Dubuis travelled through his parish on foot or on horseback. On one occasion, he spent a night in a tree to escape surging floodwaters. Dubuis often had to ride through Comanche territory and was detained four times by Native Americans. Some Native Americans would occasionally stop by the Castroville church to listen to the music. By 1850, Dubuis had constructed a second, larger church.

In 1850, Bishop Odin sent Dubuis to France to recruit missionaries and visit his family. After returning to Texas in 1851, he was appointed pastor of San Fernando Parish in San Antonio, Texas, and vicar general of the diocese. At San Fernando, announcements from the pulpit were made in English, French, German, and Spanish. At first, Dubuis was not sufficiently conversant in Spanish to administer the last rites, Odin stayed in San Antonio until a Spanish-speaking priest arrived to assist him.

On February 15, 1861, Bishop Odin was appointed archbishop of the Diocese of New Orleans. Dubuis traveled to New Orleans in June 1861 as he was planning another recruiting trip to Europe. However, with the start of the American Civil War in April 1861, the Union Navy started blockading the port of New Orleans. Bishop Odin, who was recommending Dubuis as his replacement, left for Europe that year to get Vatican approval of austerity measures he wanted to enact on the archdiocese. Dubuis probably did not make it out of New Orleans until April 1862.

== Bishop of Galveston ==
On October 21, 1862, Pope Pius IX appointed Dubuis as the second bishop of the Diocese of Galveston. He was consecrated by Bishop Odin on November 23, 1862, in Lyon.

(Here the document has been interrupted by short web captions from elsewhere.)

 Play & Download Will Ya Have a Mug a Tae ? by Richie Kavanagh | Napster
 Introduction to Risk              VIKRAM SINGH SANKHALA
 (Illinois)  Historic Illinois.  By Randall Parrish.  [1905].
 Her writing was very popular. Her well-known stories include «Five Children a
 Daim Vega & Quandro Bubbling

In May 1863, Dubuis traveled from France to Galveston. After the end of the war, Dubuis established additional parishes, hospitals and schools. In September 1865, the Sisters of St. Joseph in New Orleans requested that Archbishop Odin to send Dubuis to take confessions, as their usual confessor was unavailable and "Dubuis is so humble that he would come."

In 1866, cholera broke out in the diocese. Unable to persuade an American religious congregations to come to Galveston, Dubuis persuaded the Sisters of Divine Providence from Saint-Jean-de-Bassel in France to come instead. During his tenure as bishop, he brought almost seventy religious congregations into Texas. On one trip to Europe, he secured the services of the Congregation of the Resurrection to minister to the Polish community in Texas. Dubuis founded the Sisters of Charity of the Incarnate Word, a community that came to play a significant role in the provision of healthcare services in Texas. In 1873, at Dubuis' request, the Sisters of Saint Mary of Namur in Lockport, New York established the Academy of the Sacred Heart for girls in Waco, Texas.

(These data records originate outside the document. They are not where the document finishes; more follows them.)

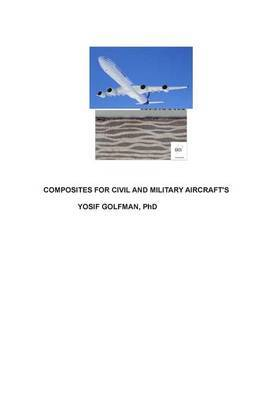 Composites for Civil and Military Aircraft's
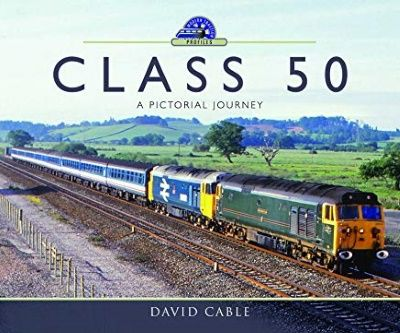 Image showing the cover of Class 50: A Pictorial Journey by David Cable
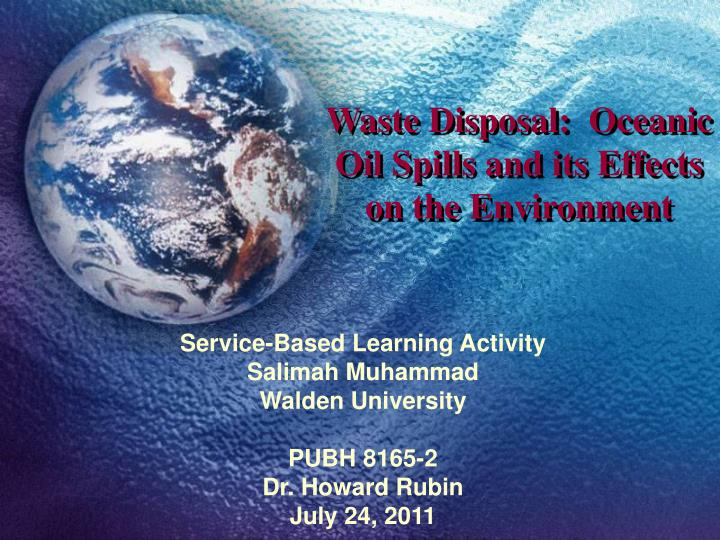 Waste disposal oceanic oil spills and its effects on the environment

Dubuis returned to Castroville as bishop to lay the cornerstone for the third Church of St. Louis. In 1866, Dubuis made his first episcopal visit to the Corpus Christi area, returning the following year. As early as 1870 Dubuis, began sending Father Vincent Perrier twice a year to visit Fort Worth, Texas. Dubuis attended the First Vatican Council in Rome from 1869 to 1870. In 1874, the Diocese of Galveston was split when the western half of Texas was established as the Diocese of San Antonio.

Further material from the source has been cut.